In what is - without any doubt - the single weirdest thing to ever happen (certainly in the 80s, possibly ever) Brian May hosted a jam session one day that featured three session guys and Eddie Van Halen. They ended up recording and releasing three songs, including (this is where it gets weird) a cover of the theme song to ‘Star Fleet’…an old japanese sci-fi puppet show that May and his kids were really into at the time.
You want to argue that it’s not weird? Check out that video.
The important takeaway is that May and EVH switched leads back and forth. It is - to me, at least - blatantly obvious which one is playing.
However, the B side of the LP (I still have it) is a 10+ minute blues jam called ‘Bluesbreaker’ that they dedicated to Clapton. In this one, with the styles so different, I can still tell who’s who but it’s more difficult. May’s style translates better to blues that EVH but both do an excellent job.
While I like to think I can pick many guitarists by their sound I wonder how much of this is the fact that when they solo they are making it all up. Benjamin Zander, conductor of the Boston Philharmonic tells this incredible story in The Art of Possibilty.
*The legendary Kolisch Quartet had the singular distinction of playing its entire repertoire from memory, including the impossibly complex modern works of Schoenberg, Webern, Bartok, and Berg. Eugene Lehner was the violist for the quartet in the 1930s.
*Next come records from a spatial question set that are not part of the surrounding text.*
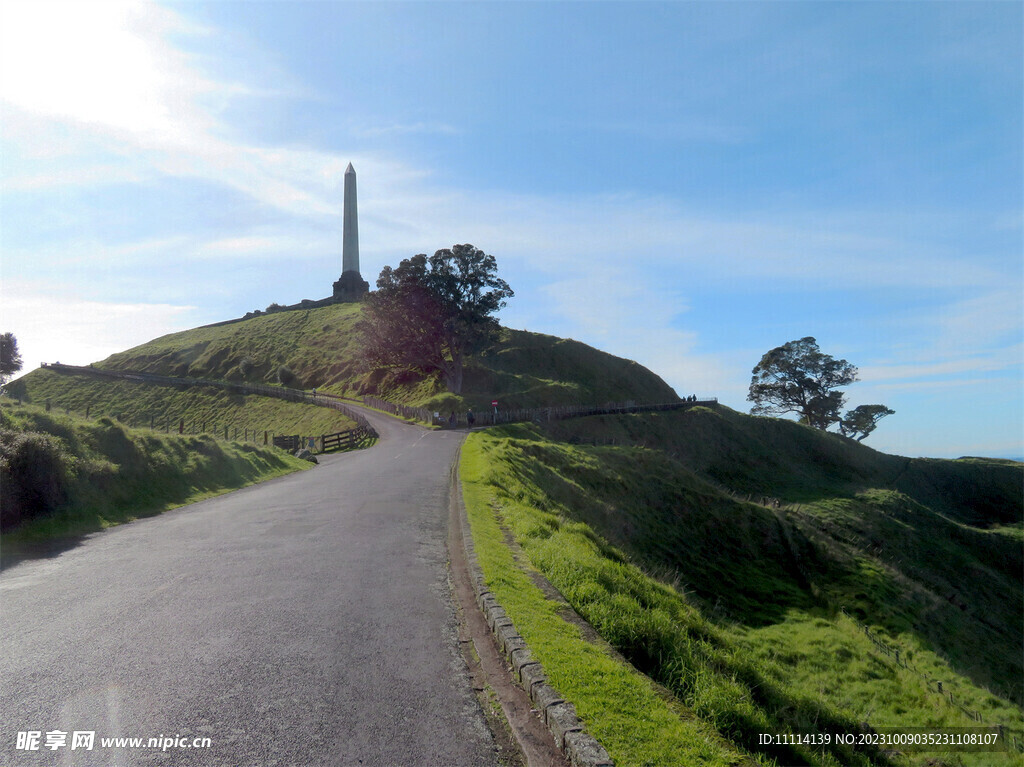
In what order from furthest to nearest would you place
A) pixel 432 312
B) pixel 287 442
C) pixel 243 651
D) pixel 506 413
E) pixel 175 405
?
1. pixel 175 405
2. pixel 432 312
3. pixel 506 413
4. pixel 287 442
5. pixel 243 651

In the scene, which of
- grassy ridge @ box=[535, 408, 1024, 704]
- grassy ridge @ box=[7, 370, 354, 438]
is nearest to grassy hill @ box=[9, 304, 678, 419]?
grassy ridge @ box=[7, 370, 354, 438]

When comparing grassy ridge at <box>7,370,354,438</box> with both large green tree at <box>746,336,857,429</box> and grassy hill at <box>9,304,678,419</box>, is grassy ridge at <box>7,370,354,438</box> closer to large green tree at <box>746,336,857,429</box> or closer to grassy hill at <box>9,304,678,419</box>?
grassy hill at <box>9,304,678,419</box>

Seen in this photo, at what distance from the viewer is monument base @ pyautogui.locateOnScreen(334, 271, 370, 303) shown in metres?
98.6

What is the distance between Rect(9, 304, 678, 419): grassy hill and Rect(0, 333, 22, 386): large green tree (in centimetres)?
375

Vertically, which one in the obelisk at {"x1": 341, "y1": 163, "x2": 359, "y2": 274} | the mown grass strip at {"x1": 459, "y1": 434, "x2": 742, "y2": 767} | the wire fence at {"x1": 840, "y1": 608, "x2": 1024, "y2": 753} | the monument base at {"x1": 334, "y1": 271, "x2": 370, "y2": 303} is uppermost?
the obelisk at {"x1": 341, "y1": 163, "x2": 359, "y2": 274}

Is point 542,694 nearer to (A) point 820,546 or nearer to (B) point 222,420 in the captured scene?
(A) point 820,546

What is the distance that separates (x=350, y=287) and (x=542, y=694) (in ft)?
332

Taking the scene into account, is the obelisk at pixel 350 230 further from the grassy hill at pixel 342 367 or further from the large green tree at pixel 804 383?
the large green tree at pixel 804 383

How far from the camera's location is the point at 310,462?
93.9 ft

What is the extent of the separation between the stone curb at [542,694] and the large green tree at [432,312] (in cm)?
5007

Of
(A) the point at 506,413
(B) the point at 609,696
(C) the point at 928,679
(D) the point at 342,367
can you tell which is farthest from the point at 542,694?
(D) the point at 342,367

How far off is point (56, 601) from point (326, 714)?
194 inches

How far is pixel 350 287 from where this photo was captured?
100 metres

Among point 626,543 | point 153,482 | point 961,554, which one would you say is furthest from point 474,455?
point 961,554
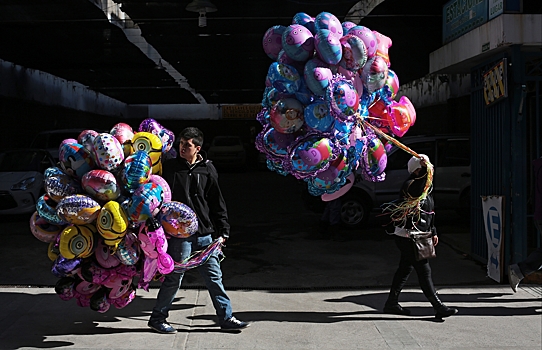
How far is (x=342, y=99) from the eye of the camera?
18.0 ft

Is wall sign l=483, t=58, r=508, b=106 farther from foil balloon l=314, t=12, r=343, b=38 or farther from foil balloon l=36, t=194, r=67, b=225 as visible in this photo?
foil balloon l=36, t=194, r=67, b=225

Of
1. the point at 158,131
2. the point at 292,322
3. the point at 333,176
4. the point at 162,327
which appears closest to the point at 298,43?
the point at 333,176

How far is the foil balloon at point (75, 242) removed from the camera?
561cm

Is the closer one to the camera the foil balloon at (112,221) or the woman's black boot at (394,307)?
the foil balloon at (112,221)

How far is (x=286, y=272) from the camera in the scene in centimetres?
920

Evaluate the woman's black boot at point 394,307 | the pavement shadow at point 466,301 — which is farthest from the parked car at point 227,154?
the woman's black boot at point 394,307

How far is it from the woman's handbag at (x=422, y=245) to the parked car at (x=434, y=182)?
18.5ft

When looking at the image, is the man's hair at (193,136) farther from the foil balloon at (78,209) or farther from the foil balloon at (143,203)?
the foil balloon at (78,209)

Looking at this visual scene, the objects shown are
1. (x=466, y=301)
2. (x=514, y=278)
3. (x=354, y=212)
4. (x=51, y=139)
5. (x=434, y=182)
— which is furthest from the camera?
(x=51, y=139)

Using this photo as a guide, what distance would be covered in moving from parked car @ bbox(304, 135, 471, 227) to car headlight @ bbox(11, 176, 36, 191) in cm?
576

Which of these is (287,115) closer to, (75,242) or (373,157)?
(373,157)

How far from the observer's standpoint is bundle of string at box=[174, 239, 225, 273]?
6.08m

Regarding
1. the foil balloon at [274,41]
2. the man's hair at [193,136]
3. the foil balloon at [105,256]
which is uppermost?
the foil balloon at [274,41]

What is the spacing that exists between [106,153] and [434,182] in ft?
27.8
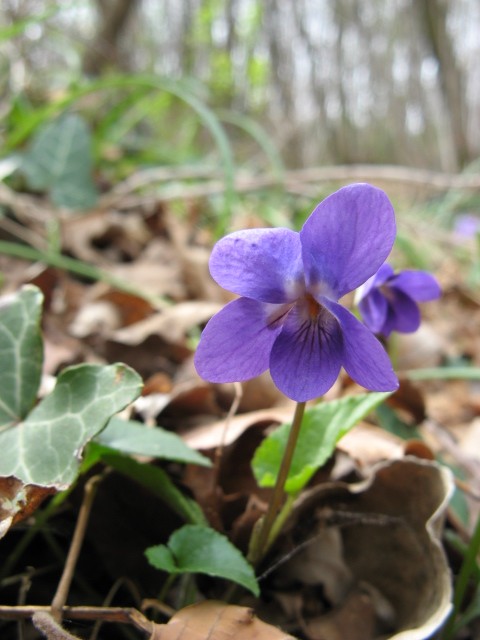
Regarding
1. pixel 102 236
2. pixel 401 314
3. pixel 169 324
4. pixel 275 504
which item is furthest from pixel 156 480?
pixel 102 236

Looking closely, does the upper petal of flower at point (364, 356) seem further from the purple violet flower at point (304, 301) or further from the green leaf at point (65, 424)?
the green leaf at point (65, 424)

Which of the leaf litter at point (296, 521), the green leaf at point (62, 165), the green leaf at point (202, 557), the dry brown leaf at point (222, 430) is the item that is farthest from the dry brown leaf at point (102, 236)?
the green leaf at point (202, 557)

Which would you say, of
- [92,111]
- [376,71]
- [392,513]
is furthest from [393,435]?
[376,71]

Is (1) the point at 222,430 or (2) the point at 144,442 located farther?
(1) the point at 222,430

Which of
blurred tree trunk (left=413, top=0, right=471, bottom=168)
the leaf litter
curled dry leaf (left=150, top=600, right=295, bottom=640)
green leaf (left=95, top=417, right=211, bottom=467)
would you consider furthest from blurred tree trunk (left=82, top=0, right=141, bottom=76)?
curled dry leaf (left=150, top=600, right=295, bottom=640)

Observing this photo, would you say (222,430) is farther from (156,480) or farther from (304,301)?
(304,301)

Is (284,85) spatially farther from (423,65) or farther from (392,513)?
(392,513)

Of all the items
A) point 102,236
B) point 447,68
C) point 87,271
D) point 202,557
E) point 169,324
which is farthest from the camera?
point 447,68
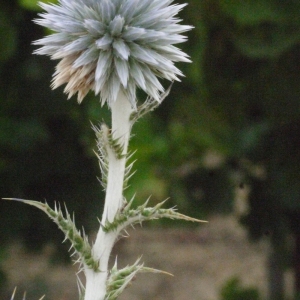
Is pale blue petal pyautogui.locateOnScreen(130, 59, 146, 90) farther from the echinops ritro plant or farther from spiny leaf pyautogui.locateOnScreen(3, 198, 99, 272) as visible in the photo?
spiny leaf pyautogui.locateOnScreen(3, 198, 99, 272)

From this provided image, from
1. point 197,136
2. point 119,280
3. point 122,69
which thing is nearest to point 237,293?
point 197,136

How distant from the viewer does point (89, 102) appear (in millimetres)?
3373

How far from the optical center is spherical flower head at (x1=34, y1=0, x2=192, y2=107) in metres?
1.21

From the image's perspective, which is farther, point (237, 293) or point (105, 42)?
point (237, 293)

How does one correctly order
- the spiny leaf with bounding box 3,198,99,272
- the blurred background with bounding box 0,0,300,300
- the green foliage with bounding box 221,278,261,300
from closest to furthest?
the spiny leaf with bounding box 3,198,99,272 < the blurred background with bounding box 0,0,300,300 < the green foliage with bounding box 221,278,261,300

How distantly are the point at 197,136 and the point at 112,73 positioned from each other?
98.4 inches

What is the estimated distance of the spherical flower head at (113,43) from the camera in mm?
1212

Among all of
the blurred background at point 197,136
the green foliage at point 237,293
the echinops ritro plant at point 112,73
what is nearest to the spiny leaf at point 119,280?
the echinops ritro plant at point 112,73

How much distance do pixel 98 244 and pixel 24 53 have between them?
2657 millimetres

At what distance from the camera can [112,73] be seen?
123cm

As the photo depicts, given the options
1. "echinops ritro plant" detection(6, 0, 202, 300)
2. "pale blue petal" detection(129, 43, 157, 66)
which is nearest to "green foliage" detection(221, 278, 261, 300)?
"echinops ritro plant" detection(6, 0, 202, 300)

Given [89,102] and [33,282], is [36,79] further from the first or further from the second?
[33,282]

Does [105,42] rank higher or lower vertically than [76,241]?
higher

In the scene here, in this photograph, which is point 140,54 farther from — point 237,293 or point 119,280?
point 237,293
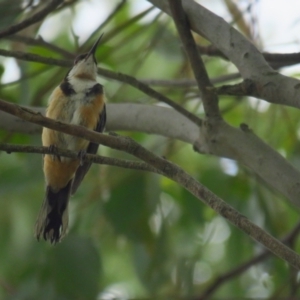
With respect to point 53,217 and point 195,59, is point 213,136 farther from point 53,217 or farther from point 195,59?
point 53,217

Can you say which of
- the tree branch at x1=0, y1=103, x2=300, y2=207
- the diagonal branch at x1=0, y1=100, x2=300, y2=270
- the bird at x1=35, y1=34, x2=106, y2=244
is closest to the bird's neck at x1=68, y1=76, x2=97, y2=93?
the bird at x1=35, y1=34, x2=106, y2=244

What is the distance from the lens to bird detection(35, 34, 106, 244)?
3090mm

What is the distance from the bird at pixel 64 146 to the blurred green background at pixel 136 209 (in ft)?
0.32

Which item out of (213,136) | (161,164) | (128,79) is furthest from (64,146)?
(161,164)

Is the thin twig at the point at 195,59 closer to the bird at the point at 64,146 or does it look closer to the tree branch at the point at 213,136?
the tree branch at the point at 213,136

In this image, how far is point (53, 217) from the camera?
313 centimetres

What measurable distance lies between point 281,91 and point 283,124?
6.30 ft

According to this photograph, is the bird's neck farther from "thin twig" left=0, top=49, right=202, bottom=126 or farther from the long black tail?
"thin twig" left=0, top=49, right=202, bottom=126

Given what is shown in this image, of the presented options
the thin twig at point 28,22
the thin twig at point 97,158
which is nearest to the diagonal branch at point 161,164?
the thin twig at point 97,158

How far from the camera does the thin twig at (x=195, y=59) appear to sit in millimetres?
2199

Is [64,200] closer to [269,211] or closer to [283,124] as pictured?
[269,211]

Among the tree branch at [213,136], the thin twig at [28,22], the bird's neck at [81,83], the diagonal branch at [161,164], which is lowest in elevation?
the diagonal branch at [161,164]

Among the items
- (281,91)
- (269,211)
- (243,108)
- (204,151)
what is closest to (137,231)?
(269,211)

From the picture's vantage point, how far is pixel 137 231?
11.5ft
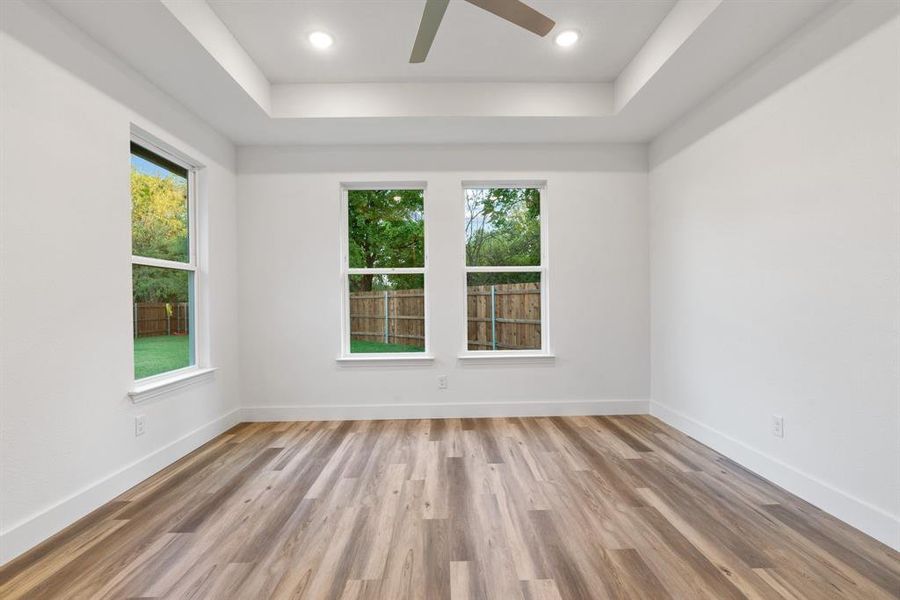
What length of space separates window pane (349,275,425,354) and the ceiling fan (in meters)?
2.31

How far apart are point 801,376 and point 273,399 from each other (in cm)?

Lehner’s stories about their remarkable performances often included a hair-raising moment when one player or another had a memory slip. Although he relished the rapport that developed between them without the encumbrance of a music stand, he admits there was hardly a concert in which some mistake did not mar the performance. The alertness, presence, and attention required of the players in every performance is hard to fathom, but in one concert an event occurred that surpassed their ordinary brinkmanship.
In the middle of the slow movement of Beethoven’s String Quartet op. 95, just before his big solo, Lehner suddenly had an inexplicable memory lapse, in a place where his memory had never failed him before. He literally blacked out. But the audience heard Opus 95 as it was meant to be played, the viola solo sounding in all its richness. Even the first violinist, Rudolph Kolisch, and cellist, Bennar Heifetz, both with their eyes closed and deeply absorbed in the music, were unaware that Lehner had dropped out. The second violinist, Felix Khuner, was playing Lehner’s melody, coming in without missing a beat at the viola’s designated entrance, the notes perfectly in tune and voiced like a viola on an instrument tuned a fifth higher. Lehner was stunned, and offstage after the performance asked Khuner how he could have possibly known to play. Khuner answered with a shrug: “I could see that your third finger was poised over the wrong string, so I knew you must have forgotten what came next.”*
It can be possible in certain cases.
Listen to the outro of “Margaret on a Guillotine” anyone with even a fleeting knowledge of his work would recognise it as Vini Reilly.